-------- DOCUMENTO FUENTE --------

La Habana de la década de 1950 escondía miseria, atraso y una economía dependiente. En la imagen, esquina de Infanta y San Lázaro.
De paso por La Habana, el célebre filósofo Jean Paul Sartre había observado, con la sagacidad penetrante de su mirada, los rasgos de la típica capital de un país subdesarrollado. Bordeando la costa se elevaban los hoteles, los lujosos edificios de apartamentos, los cabarés, las salas de juego. No sabía el pensador francés que, tras el tapete verde, se movía la mano de la mafia, pero comprendió que el despliegue fastuoso escondía un trasfondo de miseria, atraso y una economía dependiente, sujeta a los altibajos del mercado internacional.
En los 50 del pasado siglo el panorama había adquirido colores aún más dramáticos. La noticia del golpe de Estado de Batista en la madrugada del 10 de marzo había corrido rápidamente por la ciudad. El presidente Prío Socarrás descansaba en su finca La Chata. Los estudiantes universitarios acudieron al Palacio a ofrecer su apoyo al Gobierno constitucional. Solicitaban armas para iniciar la resistencia. Algunos mandos militares se mantenían fieles a la Constitución. Indeciso, el mandatario terminó solicitando refugio en la Embajada de México.
Los Gobiernos auténticos habían defraudado las esperanzas del pueblo. La corrupción prosiguió. Los grupos armados se enfrentaban a plena luz del día en arreglos de cuentas pendientes según el estilo de los pistoleros de Chicago. Policarpo Soler y el Colorado se convirtieron en personajes célebres que escapaban a la mano de la justicia. Con todo, en víspera de las elecciones, las mayorías confiaban en las posibilidades de cambio. Por otra parte, la figura de Fulgencio Batista reaparecía rodeada de un halo ominoso, dada la represión ejercida por el sargento devenido coronel desde la caída del Gobierno de Grau-Guiteras en 1934.
Ante el golpe, los partidos políticos demostraron su incapacidad para orientar la lucha en favor de la restauración de la democracia representativa.

-------- LISTADO PROPORCIONADO --------

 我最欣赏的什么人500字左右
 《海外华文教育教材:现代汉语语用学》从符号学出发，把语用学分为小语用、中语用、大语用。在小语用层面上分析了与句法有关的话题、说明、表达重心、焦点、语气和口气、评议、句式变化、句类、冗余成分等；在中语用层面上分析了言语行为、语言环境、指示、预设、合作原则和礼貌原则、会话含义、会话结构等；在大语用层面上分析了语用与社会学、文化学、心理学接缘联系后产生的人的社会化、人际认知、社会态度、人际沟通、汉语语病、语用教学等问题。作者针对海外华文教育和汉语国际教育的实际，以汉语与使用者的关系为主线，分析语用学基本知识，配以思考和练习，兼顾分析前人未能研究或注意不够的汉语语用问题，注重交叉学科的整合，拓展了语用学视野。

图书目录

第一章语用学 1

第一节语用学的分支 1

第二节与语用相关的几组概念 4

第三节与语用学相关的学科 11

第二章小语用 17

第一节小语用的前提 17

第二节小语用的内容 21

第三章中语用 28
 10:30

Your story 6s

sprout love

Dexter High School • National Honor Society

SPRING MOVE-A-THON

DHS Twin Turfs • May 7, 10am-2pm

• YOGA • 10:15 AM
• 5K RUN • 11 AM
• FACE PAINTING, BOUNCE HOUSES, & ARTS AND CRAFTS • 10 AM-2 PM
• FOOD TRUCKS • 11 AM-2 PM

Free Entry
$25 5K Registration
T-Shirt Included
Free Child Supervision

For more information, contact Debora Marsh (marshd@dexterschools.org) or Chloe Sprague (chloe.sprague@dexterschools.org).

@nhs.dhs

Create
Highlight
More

--------

__OBJETIVO DE LA TAREA__
¿Puedes volver a escribir, sin cambiar nada, todo lo que va desde "Los Gobiernos auténticos" hasta "la democracia representativa." en el texto sobre La Habana de los años cincuenta?

__RESPUESTA DEL EJERCICIO__
Los Gobiernos auténticos habían defraudado las esperanzas del pueblo. La corrupción prosiguió. Los grupos armados se enfrentaban a plena luz del día en arreglos de cuentas pendientes según el estilo de los pistoleros de Chicago. Policarpo Soler y el Colorado se convirtieron en personajes célebres que escapaban a la mano de la justicia. Con todo, en víspera de las elecciones, las mayorías confiaban en las posibilidades de cambio. Por otra parte, la figura de Fulgencio Batista reaparecía rodeada de un halo ominoso, dada la represión ejercida por el sargento devenido coronel desde la caída del Gobierno de Grau-Guiteras en 1934.
Ante el golpe, los partidos políticos demostraron su incapacidad para orientar la lucha en favor de la restauración de la democracia representativa.